-- Selected extract follows --

Great stuff Dave and Gill. Looking forward to seeing you both again 

We're not actually going into Leek so Hartington may be the best place to meet? We should be there no later that 1:30pm. Alex in her red TT will join us there as well.
We'll aim to park in the centre near the Devonshire Arms.

See you on Sunday


----------



## John-H (Jul 13, 2005)

Good stuff Dave


----------



## A3DFU (May 7, 2002)

Two lanes for 8 people booked for 4:30pm; three games each. Should we decide we'd need more lanes it can be arranged as they are not very busy tomorrow afternoon 

Better start polishing my bowling shoes :roll:


----------



## peter-ss (Sep 3, 2008)

Will there also be eight of us for the meal?


----------



## A3DFU (May 7, 2002)

Yup. There will be  
[afaik]


----------



## John-H (Jul 13, 2005)

ooking forward to it


----------



## A3DFU (May 7, 2002)

Lets hope the weather will be kind to us [smiley=sunny.gif]


----------



## peter-ss (Sep 3, 2008)

The table is now booked for eight people at 7pm.

-- Selected extract concluded --

What you will do —
1. Extract from the meetup thread the stretch from "We're not actually" through "the Devonshire Arms.", word for word.
2. Rewrite the paragraph of the meetup thread that begins "Two lanes for 8 people" as a short list that keeps its main facts.
The items that come next are separate from the meetup thread.

-- Provided records follows --

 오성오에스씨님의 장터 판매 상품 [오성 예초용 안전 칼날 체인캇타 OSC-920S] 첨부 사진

-- Provided records concluded --
-- Provided records follows --

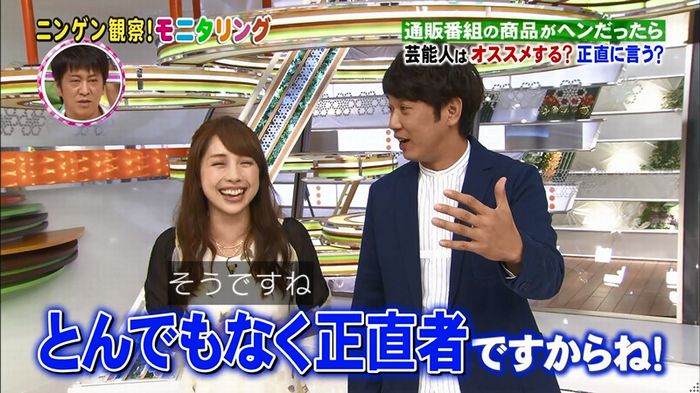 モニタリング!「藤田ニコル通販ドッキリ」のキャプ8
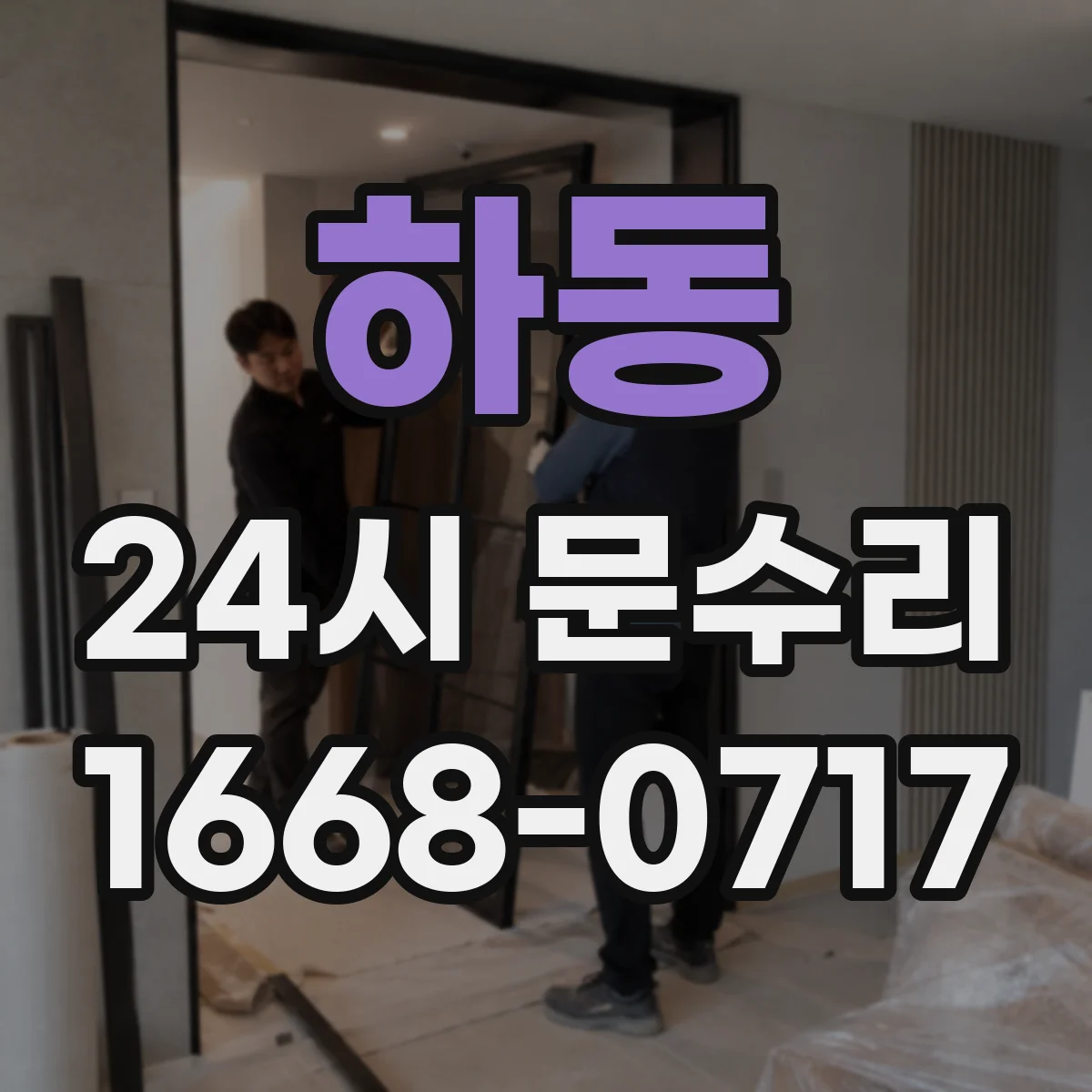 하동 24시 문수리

-- Provided records concluded --

Your responses —
1.
We're not actually going into Leek so Hartington may be the best place to meet? We should be there no later that 1:30pm. Alex in her red TT will join us there as well.
We'll aim to park in the centre near the Devonshire Arms.

2.
- Two lanes booked for 8 people at 4:30pm, three games each.
- More lanes can be arranged if needed, since they are not very busy tomorrow afternoon.